Home to the highest sand dunes in the world and the deepest canyon in all of Africa, Namibia is packed with action for the adventurous. Explore one of Africa’s richest rock art sites, watch wildlife shimmer against one of the most spectacular pans on earth and scout the oldest, and driest desert in the world.
From the magical red dunes of Sossusvlei to the alluring Skeleton Coast, Namibia is incomparable to any other landscape around the world. Grab your cameras and snap shots of the stunning contrast between the deep blue sky and the clay-red desert sands in Sossusvlei. Then, explore the enthralling Skeleton Coast, which gets its name from the animal bones scattered throughout the sands as well as the countless shipwrecks within the vicinity. The coast is also home to many species of desert-adapted wildlife such as the gemsbok, giraffe, elephant, and the occasional desert lion.
Stay in a luxury safari lodge and go game-viewing in the Northern Caprivi Strips and Etosha National Park or spot feral horses and quiver trees of Namibia’s more remote areas. Often considered one of the top private game reserves in the region, the Ongava Game Reserve offers the perfect combination of nature and wildlife safari experiences within the Etosha National Park. Visit the Etosha Pan, the largest salt pan in Africa and the breeding grounds for thousands of pink flamingos. Etosha National Park also offers the unique experience of floodlit waterholes for the best night wildlife viewing — if you’re lucky, you might spot the elusive leopard stalking about!
Living in the north of Namibia, the Himba people are a semi-nomadic tribe of people who move within the year depending on rainfall and access to water. What makes the Himba tribe unique is their tradition of rubbing red ochre, a creamy pigment, onto their skin to help protect them from the harmful sun rays. Discover more about their way of life and the region’s wildlife by hopping on a boat along the Kunune River. Afterwards, check out some of the finest Himba handmade jewellery — made from natural resources such as iron and ostrich shells.
Namibia’s capital Windhoek is the largest city in the country. Take a relaxing stroll through the National Botanic Garden: unlike other botanical gardens, it has not been intentionally landscaped or implanted with exotic flora. Rather, it has been left to its natural state in order to display Namibia’s indigenous nature.

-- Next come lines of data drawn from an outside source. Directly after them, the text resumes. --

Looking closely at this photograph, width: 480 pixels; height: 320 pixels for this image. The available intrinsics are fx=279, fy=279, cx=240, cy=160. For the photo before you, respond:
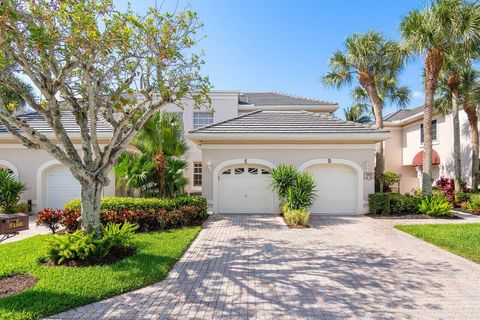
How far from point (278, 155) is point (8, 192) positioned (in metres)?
13.0

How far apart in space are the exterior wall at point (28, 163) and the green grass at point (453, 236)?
17.4 meters

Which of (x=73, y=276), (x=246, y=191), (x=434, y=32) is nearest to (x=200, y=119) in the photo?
(x=246, y=191)

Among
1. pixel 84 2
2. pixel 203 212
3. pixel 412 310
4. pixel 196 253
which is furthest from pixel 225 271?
pixel 84 2

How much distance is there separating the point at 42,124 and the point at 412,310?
18266 mm

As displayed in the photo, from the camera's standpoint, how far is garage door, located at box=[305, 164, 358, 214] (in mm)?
14859

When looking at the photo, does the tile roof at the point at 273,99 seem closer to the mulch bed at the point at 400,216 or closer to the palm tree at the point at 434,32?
the palm tree at the point at 434,32

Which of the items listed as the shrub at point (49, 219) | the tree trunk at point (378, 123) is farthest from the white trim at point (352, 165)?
the shrub at point (49, 219)

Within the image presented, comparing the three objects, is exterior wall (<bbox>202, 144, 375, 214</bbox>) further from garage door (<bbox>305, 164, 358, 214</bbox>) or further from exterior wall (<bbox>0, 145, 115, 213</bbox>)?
exterior wall (<bbox>0, 145, 115, 213</bbox>)

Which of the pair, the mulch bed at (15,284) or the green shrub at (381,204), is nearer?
the mulch bed at (15,284)

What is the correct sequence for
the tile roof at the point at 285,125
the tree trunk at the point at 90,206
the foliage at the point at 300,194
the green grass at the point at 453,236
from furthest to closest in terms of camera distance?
the tile roof at the point at 285,125, the foliage at the point at 300,194, the green grass at the point at 453,236, the tree trunk at the point at 90,206

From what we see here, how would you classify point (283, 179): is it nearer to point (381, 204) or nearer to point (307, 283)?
point (381, 204)

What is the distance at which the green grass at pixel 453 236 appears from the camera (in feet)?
27.6

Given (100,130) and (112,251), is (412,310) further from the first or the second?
(100,130)

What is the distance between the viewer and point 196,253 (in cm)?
816
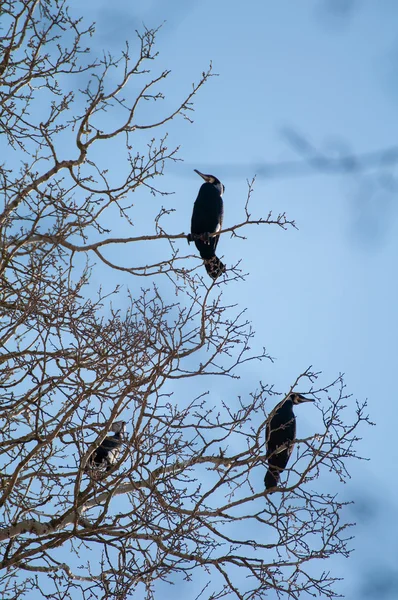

The garden is also home to native species like the rock hyrax and the dassie, so make sure to keep an eye out for them. Head west to the coastal town of Swakopmund, which rests between the Namib Desert and the Atlantic Ocean. Its German colonial history can be seen in its architecture, like the pastel Woermannhaus, which has been transformed into a public library. Go sandboarding or quad-biking in the nearby dunes, dine at sunset by the sea, or catch a glimpse of the native birds that flock over the coast.